None of this sounds good. And, if you take a step back, how is it that we are ‘negotiating’ over something so critical to our existence? Negotiating means compromise at a time when we should all be uncompromisingly on the same page.

But beneath the headlines, there are always reasons to be hopeful. 

In all the coverage I have seen about COP27, there was a photo of a young woman holding up a sign reading ‘No More Blah Blah Blah’ that continually grabbed my attention.

While some positive concrete steps may come out of COP27, we know that we need action now. That is where you come in. Together, we are creating a brighter future for both people and the planet by helping the most vulnerable skip over the need for dirty, dangerous energy straight to clean, renewable solar.

Those who have contributed the least to climate change are the least able to cope, the least able to recover and the least to blame. We have a moral obligation to both people and the planet to create sustainable and lasting change. This is not only a climate crisis issue. It’s a climate justice issue.

Remote Agent Penny Mupeta interacting with customer Missary Kalale in Serenje, Zambia. SolarAid/Jason J Mulikita.

Small solar lights have a big impact on those living in areas hardest hit by the crisis. With the flick of a switch, homes are safer, cleaner, more pleasant places to be while people are saving money and children have the opportunity to study. In short, access to clean, safe energy creates resilience. 

At SolarAid, we know a solar light won’t solve everything, but it is a simple and practical first step.
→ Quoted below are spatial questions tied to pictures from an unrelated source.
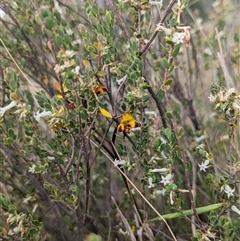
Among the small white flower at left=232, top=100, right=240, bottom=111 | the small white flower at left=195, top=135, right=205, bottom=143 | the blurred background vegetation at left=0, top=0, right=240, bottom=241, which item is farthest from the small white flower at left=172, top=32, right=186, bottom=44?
the small white flower at left=195, top=135, right=205, bottom=143

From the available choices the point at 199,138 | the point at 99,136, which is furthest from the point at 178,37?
the point at 199,138

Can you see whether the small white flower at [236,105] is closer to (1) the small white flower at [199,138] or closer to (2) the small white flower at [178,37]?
(2) the small white flower at [178,37]

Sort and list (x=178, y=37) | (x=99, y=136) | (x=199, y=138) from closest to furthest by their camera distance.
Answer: (x=178, y=37) < (x=99, y=136) < (x=199, y=138)

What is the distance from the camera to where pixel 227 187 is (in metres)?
0.96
We know that solar power improves livelihoods and builds resilience within vulnerable communities. This is why we are working with partners not just in Malawi and Zambia, but also now in Senegal and Madagascar. 

We will not stop. We will not compromise. We are doers who take action. So, when you take action – whether it’s telling others about SolarAid, taking on a fundraising challenge or donating to our work – you too are part of us. 

Together, we are taking practical climate action tackling both poverty and climate change. I hope this knowledge offers you a ray of light and agency amidst all the ‘blah blah blah.’ 

Thank you for being part of this community.